U.S. stocks tumbled Tuesday as investors digested new economic data and a recent court ruling that most of President Donald Trump’s tariffs could be potentially blocked.
Why it matters: The sell-off raised concerns about the potential that more than $120 billion in tariff revenue accumulated this year might need to be refunded.
The details:
- The Nasdaq composite closed 0.8% lower, and the S&P 500 dropped 0.7%.
- The Dow Jones Industrial Average also fell 249 points.
- Trump’s tariffs will remain in effect for now as the legal process plays out, and a lower court reconsiders the case.
U.S. Treasury yields, already elevated by broader investor worries about debt levels and economies elsewhere, especially in Europe, spiked to as high as 4.97% for a 30-year U.S. government bond and 4.30% for the 10-year Treasury.
The higher Treasury yields move, the more it costs the government to borrow money.

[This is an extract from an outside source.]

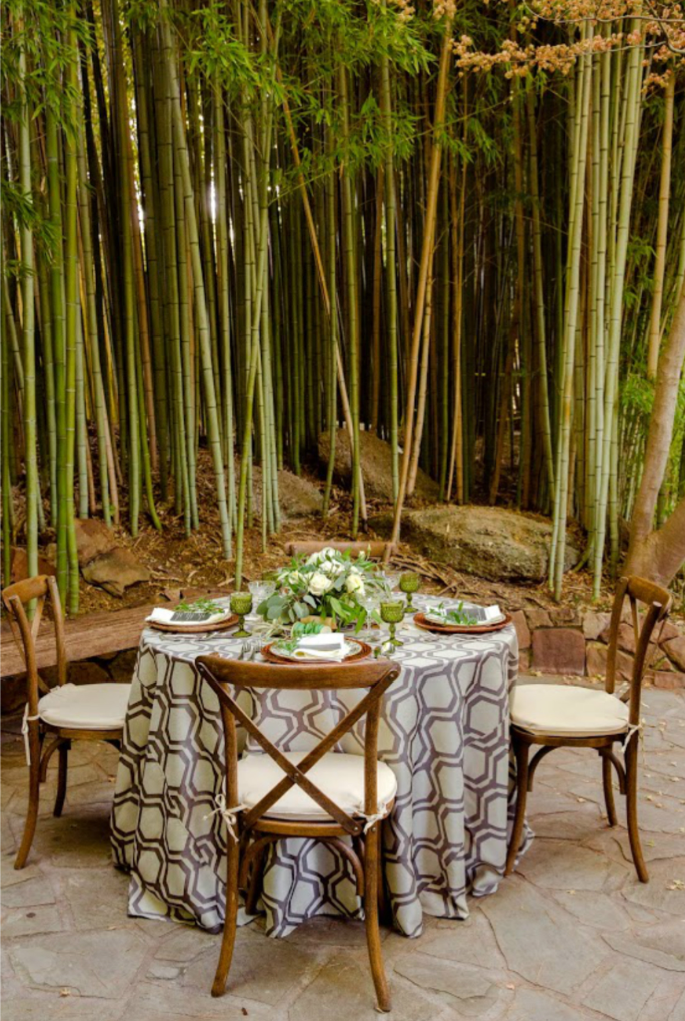 Outdoor Wedding Honeycomb Table Decor | BBJ Linen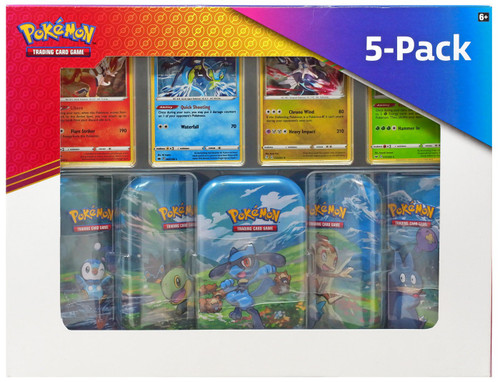Pokemon Sinnoh Stars Exclusive 5-Pack 5 Mini Tin Sets 4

Should tariff revenue need to be refunded, the U.S. may need to issue more Treasuries at these higher yields to pay for the refunds.
What they’re saying:
- “We are so strong now and we are so respected and … the stock market is down today because of the possibility” that tariffs could be permanently blocked, Trump told Salem Radio.
- “If we win this, the stock market is going to go right through the roof,” he added.
September is typically the worst month for stocks, and recent tariff uncertainty comes alongside fresh data showing that the U.S. manufacturing sector contracted for a sixth straight month.
Major companies are also sounding alarms about consumers.
“Everything is about to get significantly more expensive” due to high tariffs, such as the 50% applied to Brazilian goods, a food and beverage industry company told ISM.
What’s next: Trump announced that he would hold an “emergency meeting” Wednesday at the White House to discuss appealing the ruling.